Components of comprehensive geriatric assessment include medical, cognitive, affective, functional, social support, economic, environmental, advance directives, prevention, prognosis and patients' goals and preferences. This approach provides and organized methodology for performing geriatric assessment in a timely manner; and provides the basis for care plan for multiple chronic conditions. This approach is more efficient than the customary piecemeal evaluation that takes place in primary care today, as it engages the patients and/or his caregiver, and utilizes expertise from physicians, nurses and social workers, thereby avoiding duplication and misuse of healthcare professionals' time.
Management of pain is often challenging in Long Term Care settings, particularly because many residents have some type of cognitive impairment that keeps them from readily self-reporting pain. In addition, myths such as the belief that pain should be expected in older adults and fears about potential addiction prevents many older adults and their family members from asking for pain medication. Similar concerns and beliefs by nurses and physicians may also contribute to poor pain management and resident suffering.
Long Term Care settings need to establish a comprehensive program that creates a systematic approach to pain management. A good pain management program needs to be resident focused and include pain assessment, interventions/treatments, monitoring, quality improvement and education for patients, families and staff. By establishing a systematic and comprehensive program, Long Term Care settings can ensure that residents have their pain goals met and do not suffer needlessly.

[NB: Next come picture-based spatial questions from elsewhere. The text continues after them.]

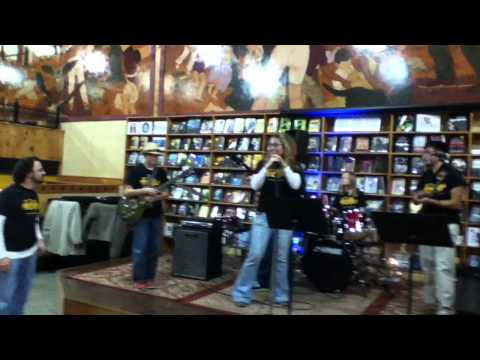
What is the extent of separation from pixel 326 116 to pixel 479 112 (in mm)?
2093

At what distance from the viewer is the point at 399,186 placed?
5.93 m

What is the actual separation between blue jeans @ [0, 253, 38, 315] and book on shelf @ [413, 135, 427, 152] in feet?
16.4

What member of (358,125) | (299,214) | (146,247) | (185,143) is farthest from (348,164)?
(146,247)

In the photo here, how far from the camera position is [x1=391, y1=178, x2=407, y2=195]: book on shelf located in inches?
232

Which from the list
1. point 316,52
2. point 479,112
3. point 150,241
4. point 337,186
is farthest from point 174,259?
point 479,112

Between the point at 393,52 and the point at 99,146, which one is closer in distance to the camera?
the point at 393,52

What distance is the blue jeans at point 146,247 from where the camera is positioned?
4176mm

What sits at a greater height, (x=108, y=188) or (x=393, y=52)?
(x=393, y=52)

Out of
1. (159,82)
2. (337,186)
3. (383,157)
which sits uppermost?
(159,82)

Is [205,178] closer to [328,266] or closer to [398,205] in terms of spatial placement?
[398,205]

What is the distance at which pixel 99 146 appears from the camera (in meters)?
8.67

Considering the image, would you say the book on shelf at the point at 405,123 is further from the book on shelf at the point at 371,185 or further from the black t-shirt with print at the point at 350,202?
the black t-shirt with print at the point at 350,202
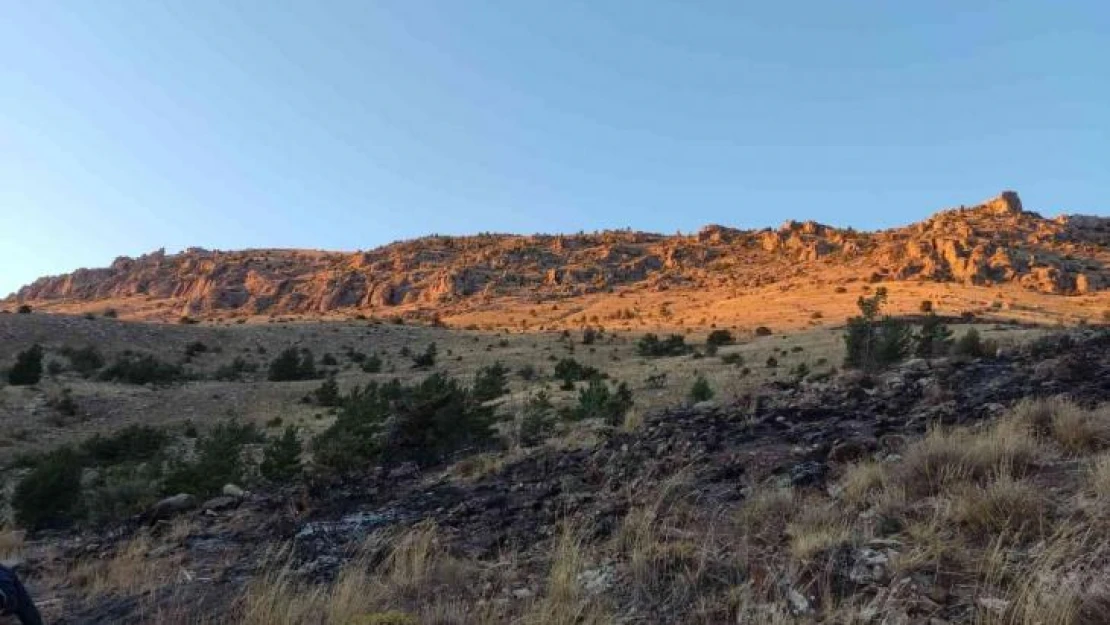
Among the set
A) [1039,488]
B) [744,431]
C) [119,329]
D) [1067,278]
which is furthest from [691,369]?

Establishing patient-centered goals of care and treatment limitations is an important component of care in patients facing advanced illness. At the same time, communication during serious illness can be difficult for patients as well as providers. Research has demonstrated that the ethical ideal for decision making, involving shared decision making between an informed patient and a physician knowledgeable in both the patient's values and achievable treatment outcomes, is far from the norm in clinical practice.
Improving communication about goals of care and treatment limitations requires that providers and patients (or their surrogates) develop a shared understanding of desired and achievable outcomes, which can be accomplished by incorporating key principles and a step-wise approach to the goals of care discussion. This approach leads to high levels of patient satisfaction as well as treatment decisions that truly reflect the patient's goals.
Urinary incontinence (UI) is a common and treatable problem, especially in women and the elderly. The prevalence of UI increases with age, but it is not a part of normal aging. In women over age 60 years the prevalence of UI ranges from 15% to 43%. In contrast, the prevalence of UI in men at all ages, ranges from 1.6% to 24%. Despite this, UI remains under diagnosed and underreported with only 32% of primary care physicians routinely asking all of their patients about UI, and 50%-75% of incontinent community-dwelling patients never describing their symptoms to physicians.